Staffs was hired, the Superintendent was Dr. Patterson, a general physician making a special study of insanity. The Physician in charge was Dr. Gordon Bell. The former Governor of the Reformatory was transferred to Provincial Public Buildings, and Institutions as an Inspector. By the end of 1891 the “house on the hill” remained unoccupied, but in 1892 a four story high Asylum costing sixty thousand dollars was built next to the Reformatory, newsprint described it as a “quite imposing structure, solid and substantial” the reformatory was used for Administration purposes.
Eventually the Brandon Asylum was opened, and in an 1896 report by J. W. Sifton he said that the Asylum contained one hundred and forty patients, half of them from the Territories. The adjoining farm produced an estimated one hundred tons of vegetables, root crops and corn ensilage. This building was completely destroyed by fire on November 4th 1910, and the 643 patients had to be housed in other buildings on the grounds then they were walked to the old Brandon Arena where they stayed until December 1912. The Parkland building was built on the site of the destroyed Asylum. In 1921 the west half of the Norwood Gardens Building was completed. The Nurses Residence was occupied in 1923, the Valleyview Building in 1925, the Pine Ridge Building in 1934, the east half of Norwood Gardens in 1935, and an extension to the northwest wing of the Parkland Building in 1949.

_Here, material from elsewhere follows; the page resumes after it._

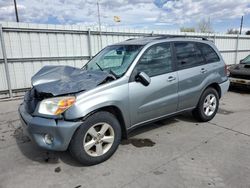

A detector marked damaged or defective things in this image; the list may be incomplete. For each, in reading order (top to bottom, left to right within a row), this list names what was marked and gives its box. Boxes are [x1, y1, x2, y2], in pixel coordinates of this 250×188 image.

Names and descriptions change on a regular basis in Mental Health, and so did the name of this centre. At the start it was known as the Brandon Asylum, then it was called the Brandon Hospital for the Insane, then in 1919, the Brandon Hospital for Mental Diseases, and finally in 1972 the Brandon Mental Health Centre, commonly BMHC was used when mentioning it.
There were no graduate nurses working on the wards before 1920, but on June 20th 1923 the first class graduated from the School of Nursing, seven in all, namely Mrs. Gladys Seward, the Misses M. Seaburn, E. Carson, I. Esslemont, K. Boomer, M. Rogerson, and M. Black. Dr. C established this school.